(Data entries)
+++++

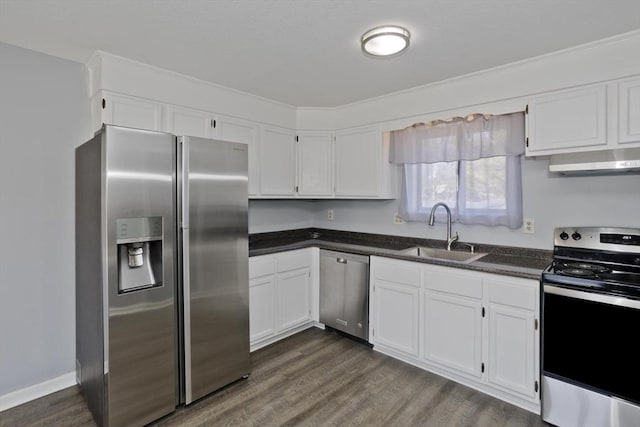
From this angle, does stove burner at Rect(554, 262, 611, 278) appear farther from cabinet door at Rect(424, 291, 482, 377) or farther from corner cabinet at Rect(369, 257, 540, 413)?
cabinet door at Rect(424, 291, 482, 377)

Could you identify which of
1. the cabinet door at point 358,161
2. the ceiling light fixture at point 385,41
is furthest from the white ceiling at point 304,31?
the cabinet door at point 358,161

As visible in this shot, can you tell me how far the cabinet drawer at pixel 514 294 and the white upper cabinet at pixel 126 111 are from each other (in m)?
2.69

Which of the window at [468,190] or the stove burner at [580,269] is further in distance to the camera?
the window at [468,190]

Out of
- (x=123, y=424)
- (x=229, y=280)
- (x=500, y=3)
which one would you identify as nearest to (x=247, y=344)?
(x=229, y=280)

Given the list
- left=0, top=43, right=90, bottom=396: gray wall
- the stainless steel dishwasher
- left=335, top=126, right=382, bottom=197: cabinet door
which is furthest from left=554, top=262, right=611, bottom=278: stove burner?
left=0, top=43, right=90, bottom=396: gray wall

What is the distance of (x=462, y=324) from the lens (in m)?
2.43

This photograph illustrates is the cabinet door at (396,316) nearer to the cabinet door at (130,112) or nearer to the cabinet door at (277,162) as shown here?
the cabinet door at (277,162)

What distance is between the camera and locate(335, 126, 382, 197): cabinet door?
336 centimetres

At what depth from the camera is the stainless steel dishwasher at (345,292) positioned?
3.04 metres

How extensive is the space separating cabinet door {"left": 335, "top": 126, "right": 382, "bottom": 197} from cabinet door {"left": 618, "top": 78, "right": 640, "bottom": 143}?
178 cm

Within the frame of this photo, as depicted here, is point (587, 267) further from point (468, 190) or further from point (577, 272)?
point (468, 190)

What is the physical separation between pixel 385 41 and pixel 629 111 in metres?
1.51

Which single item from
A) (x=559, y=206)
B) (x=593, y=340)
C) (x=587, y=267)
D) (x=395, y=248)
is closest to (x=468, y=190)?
(x=559, y=206)

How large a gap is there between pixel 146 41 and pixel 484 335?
9.70 ft
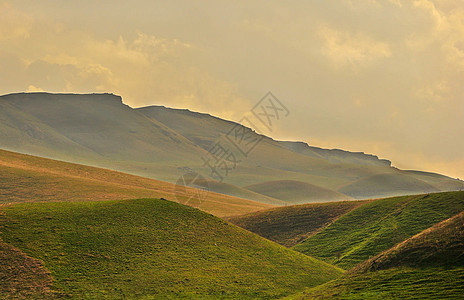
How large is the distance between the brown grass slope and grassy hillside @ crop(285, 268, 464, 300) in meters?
0.92

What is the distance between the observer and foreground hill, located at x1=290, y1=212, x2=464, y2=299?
2595 cm

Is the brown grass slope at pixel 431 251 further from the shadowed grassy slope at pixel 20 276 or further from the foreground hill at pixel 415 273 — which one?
the shadowed grassy slope at pixel 20 276

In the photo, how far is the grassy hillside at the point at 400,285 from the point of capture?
2523 centimetres

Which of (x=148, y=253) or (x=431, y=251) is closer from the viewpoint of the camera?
(x=431, y=251)

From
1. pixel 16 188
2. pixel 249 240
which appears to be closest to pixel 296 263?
pixel 249 240

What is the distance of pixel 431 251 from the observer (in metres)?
30.3

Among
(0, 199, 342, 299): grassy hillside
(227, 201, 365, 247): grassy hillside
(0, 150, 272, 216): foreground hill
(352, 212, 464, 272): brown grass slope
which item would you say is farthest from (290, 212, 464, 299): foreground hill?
(0, 150, 272, 216): foreground hill

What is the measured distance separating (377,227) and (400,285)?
3147 centimetres

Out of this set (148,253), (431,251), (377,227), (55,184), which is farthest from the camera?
(55,184)

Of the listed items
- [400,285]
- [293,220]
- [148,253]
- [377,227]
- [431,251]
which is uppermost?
[431,251]

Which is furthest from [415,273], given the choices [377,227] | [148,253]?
[377,227]

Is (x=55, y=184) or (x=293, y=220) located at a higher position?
A: (x=293, y=220)

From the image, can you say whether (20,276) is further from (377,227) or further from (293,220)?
(293,220)

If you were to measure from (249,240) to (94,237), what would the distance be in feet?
55.7
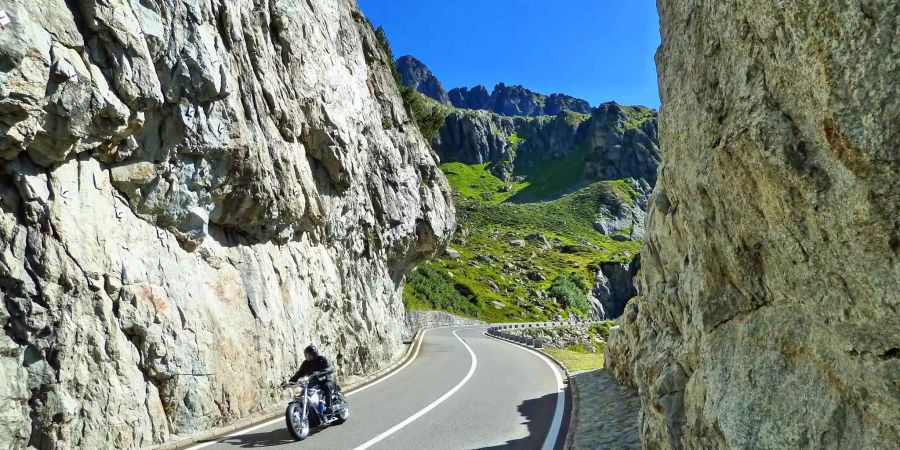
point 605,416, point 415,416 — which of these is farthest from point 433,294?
point 605,416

+++++

== Directive ==
Rewrite the rows from the line containing "Is (x=55, y=184)" through the end of the rows, inclusive, swapping "distance" for "separation" and leaving everything else unchanged. Omit the pictures from your answer.

== Written solution ==
Is (x=55, y=184) or (x=293, y=220) located at a higher position?
A: (x=293, y=220)

From the image, can you say whether (20,276) is further from (377,227) or further from (293,220)?
(293,220)

If you were to measure from (249,240) to (94,237), what would the separation be in feet?
55.7
point 605,416, point 415,416 — which of these is farthest from point 433,294?
point 605,416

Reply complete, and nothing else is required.